> [Problem description] Show each line of the listing below that contains the string "rect". The match is case-sensitive.

+++ Material to process

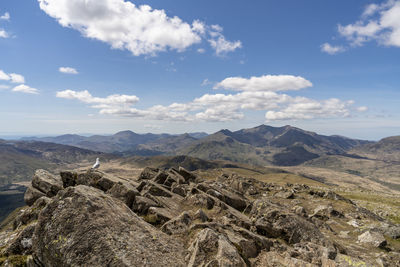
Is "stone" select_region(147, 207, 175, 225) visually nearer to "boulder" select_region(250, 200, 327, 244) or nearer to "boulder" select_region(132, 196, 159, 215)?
"boulder" select_region(132, 196, 159, 215)

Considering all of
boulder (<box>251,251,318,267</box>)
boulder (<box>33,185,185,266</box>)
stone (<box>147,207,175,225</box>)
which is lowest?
boulder (<box>251,251,318,267</box>)

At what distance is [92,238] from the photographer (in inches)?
485

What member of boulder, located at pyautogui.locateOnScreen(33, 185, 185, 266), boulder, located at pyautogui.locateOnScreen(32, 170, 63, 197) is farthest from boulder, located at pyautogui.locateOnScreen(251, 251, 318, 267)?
boulder, located at pyautogui.locateOnScreen(32, 170, 63, 197)

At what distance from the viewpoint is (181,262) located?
530 inches

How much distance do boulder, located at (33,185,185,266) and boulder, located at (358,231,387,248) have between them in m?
29.3

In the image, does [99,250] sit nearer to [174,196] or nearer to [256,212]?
[174,196]

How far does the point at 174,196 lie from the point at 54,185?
17.3 metres

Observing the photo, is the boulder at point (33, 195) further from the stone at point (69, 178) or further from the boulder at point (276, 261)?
the boulder at point (276, 261)

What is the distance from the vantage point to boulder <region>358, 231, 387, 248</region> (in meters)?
27.4

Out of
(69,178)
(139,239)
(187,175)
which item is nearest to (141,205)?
(139,239)

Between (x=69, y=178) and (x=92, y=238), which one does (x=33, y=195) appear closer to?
(x=69, y=178)

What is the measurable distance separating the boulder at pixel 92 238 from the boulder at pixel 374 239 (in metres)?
29.3

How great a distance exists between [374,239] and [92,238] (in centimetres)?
3637

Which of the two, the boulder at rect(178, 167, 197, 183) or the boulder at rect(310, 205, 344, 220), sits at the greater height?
the boulder at rect(178, 167, 197, 183)
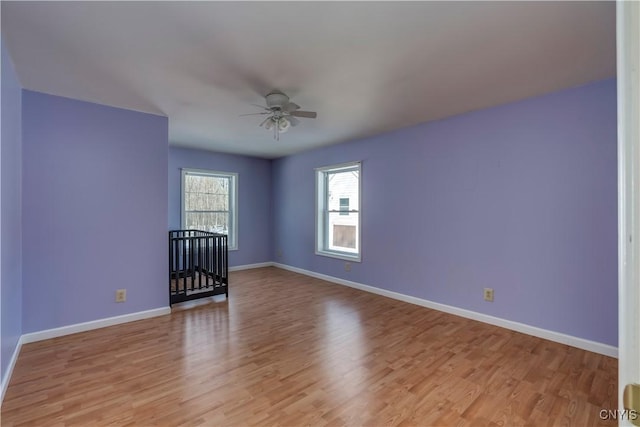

++++++

> [Solution to the exercise]
Which of the two, the boulder at rect(178, 167, 197, 183) or the boulder at rect(310, 205, 344, 220), sits at the greater height?
the boulder at rect(178, 167, 197, 183)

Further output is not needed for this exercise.